Does this mean WikiLeaks is no longer the darling of the Left?
And in the case upthread, they showed, to put it mildly, little interest in finding out. Which makes the gasps of indignation all the more absurd. As if my motives could only be contrarian.
They’ve inadvertently handed you their kryptonite. They want to be seen as a good person. Pointing out that placing an idealized, anthropomorphic view of “the Earth” ahead of the lives of actual living people, in fact, makes them anti-human and a bad person. Heads explode. You just want people to die.
And it’s difficult to convey to such a person, a person who values that appearance above pretty much everything else, just how corrosive and ruinous, how morally perverting, it can be. You can wreck a civilisation with that shit.

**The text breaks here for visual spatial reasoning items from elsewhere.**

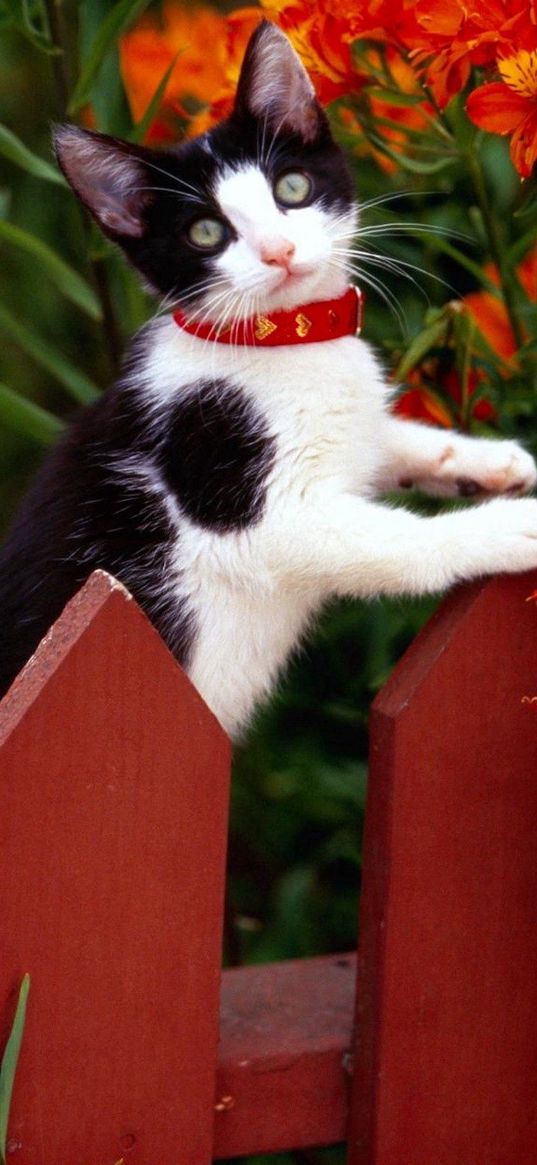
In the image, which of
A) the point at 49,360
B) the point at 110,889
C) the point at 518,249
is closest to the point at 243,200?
the point at 518,249

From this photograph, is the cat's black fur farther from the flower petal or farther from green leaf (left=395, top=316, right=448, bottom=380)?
the flower petal

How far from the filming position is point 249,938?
177 centimetres

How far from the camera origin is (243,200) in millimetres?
1225

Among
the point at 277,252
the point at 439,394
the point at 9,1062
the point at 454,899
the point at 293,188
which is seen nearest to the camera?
the point at 9,1062

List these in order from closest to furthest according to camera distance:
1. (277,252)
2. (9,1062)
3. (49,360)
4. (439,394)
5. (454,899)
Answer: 1. (9,1062)
2. (454,899)
3. (277,252)
4. (439,394)
5. (49,360)

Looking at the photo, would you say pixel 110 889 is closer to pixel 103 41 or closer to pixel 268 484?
pixel 268 484

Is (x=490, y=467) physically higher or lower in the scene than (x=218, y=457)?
lower

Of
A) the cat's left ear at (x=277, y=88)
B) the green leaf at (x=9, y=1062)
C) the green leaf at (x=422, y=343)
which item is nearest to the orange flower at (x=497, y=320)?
the green leaf at (x=422, y=343)

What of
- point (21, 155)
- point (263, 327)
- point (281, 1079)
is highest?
point (21, 155)

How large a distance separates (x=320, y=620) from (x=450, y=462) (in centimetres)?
27

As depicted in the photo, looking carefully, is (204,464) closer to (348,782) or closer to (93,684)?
(93,684)

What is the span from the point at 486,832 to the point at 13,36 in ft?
4.77

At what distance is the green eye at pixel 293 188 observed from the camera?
4.17ft

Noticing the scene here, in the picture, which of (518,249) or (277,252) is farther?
(518,249)
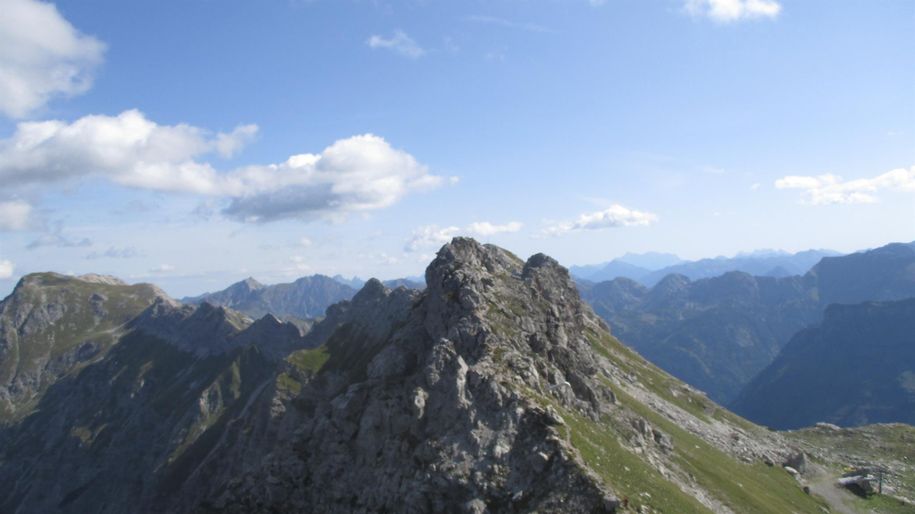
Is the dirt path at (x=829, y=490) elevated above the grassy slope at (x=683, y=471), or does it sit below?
below

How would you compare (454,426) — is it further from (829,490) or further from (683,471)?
(829,490)

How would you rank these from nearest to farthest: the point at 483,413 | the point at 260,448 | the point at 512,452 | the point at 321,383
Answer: the point at 512,452 → the point at 483,413 → the point at 321,383 → the point at 260,448

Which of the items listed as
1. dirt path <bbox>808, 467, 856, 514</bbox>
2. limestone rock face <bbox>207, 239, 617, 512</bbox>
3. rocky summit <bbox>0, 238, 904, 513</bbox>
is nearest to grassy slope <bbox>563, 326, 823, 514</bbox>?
rocky summit <bbox>0, 238, 904, 513</bbox>

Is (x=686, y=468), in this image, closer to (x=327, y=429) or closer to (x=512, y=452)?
(x=512, y=452)

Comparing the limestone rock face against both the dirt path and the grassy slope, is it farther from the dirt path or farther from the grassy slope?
the dirt path

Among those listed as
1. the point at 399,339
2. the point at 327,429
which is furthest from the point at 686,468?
the point at 327,429

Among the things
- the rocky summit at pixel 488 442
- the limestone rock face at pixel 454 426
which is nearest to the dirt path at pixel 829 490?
the rocky summit at pixel 488 442

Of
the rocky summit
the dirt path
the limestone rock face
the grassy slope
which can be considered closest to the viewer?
the limestone rock face

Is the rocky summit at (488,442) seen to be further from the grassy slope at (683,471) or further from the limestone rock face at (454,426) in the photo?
the grassy slope at (683,471)

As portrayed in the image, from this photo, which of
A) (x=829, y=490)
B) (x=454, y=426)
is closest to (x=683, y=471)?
(x=454, y=426)

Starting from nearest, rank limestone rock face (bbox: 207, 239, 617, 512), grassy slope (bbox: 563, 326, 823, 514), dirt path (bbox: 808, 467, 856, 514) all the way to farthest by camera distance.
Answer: limestone rock face (bbox: 207, 239, 617, 512) < grassy slope (bbox: 563, 326, 823, 514) < dirt path (bbox: 808, 467, 856, 514)

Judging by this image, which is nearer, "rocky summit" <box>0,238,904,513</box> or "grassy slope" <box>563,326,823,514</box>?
"rocky summit" <box>0,238,904,513</box>

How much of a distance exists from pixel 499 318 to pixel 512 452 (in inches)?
898

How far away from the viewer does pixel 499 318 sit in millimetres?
69938
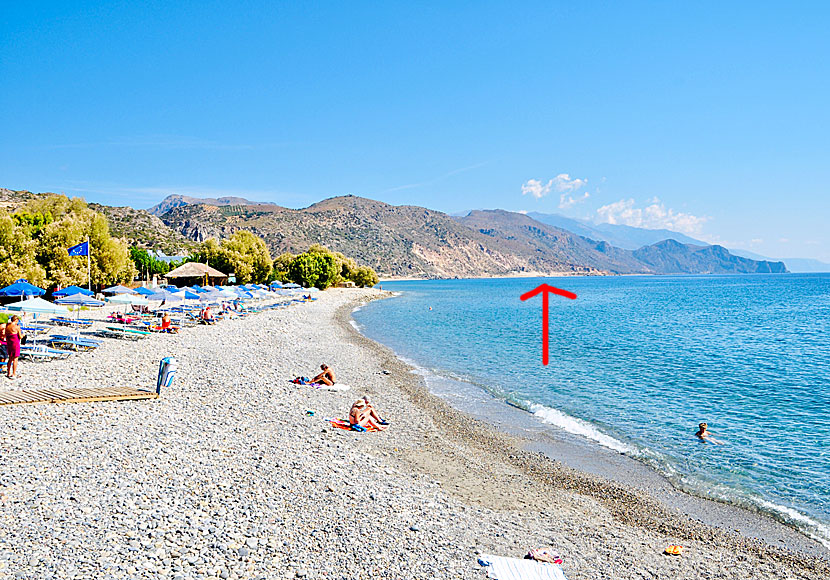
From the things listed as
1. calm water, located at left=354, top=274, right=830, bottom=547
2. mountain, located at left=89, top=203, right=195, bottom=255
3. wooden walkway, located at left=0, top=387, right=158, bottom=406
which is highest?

Or perhaps I’m just bad at it.
No, wait, that can’t be right.
No worries, Stürmer & Co won’t let them freeze.
But by not wanting to see little old ladies freezing in the dark, I’m somehow the villain of the drama.
I wonder how these nice people feel about the wonderful Vibrancy that is incoming from warmer climes freezing in the dark…
I watched I, Claudius, for the first time last year. I was more familiar with Derek Jacobi as Alan Buttershaw in Last Tango in Halifax. While watching Claudius, I often imagined him stuttering “p p p pp put kettle on.”
Certain things you can’t get on the NHS. Sanity, for instance.
Dicentra,
A bit back you were wondering about DataRepublican possibly being on the spectrum. Close.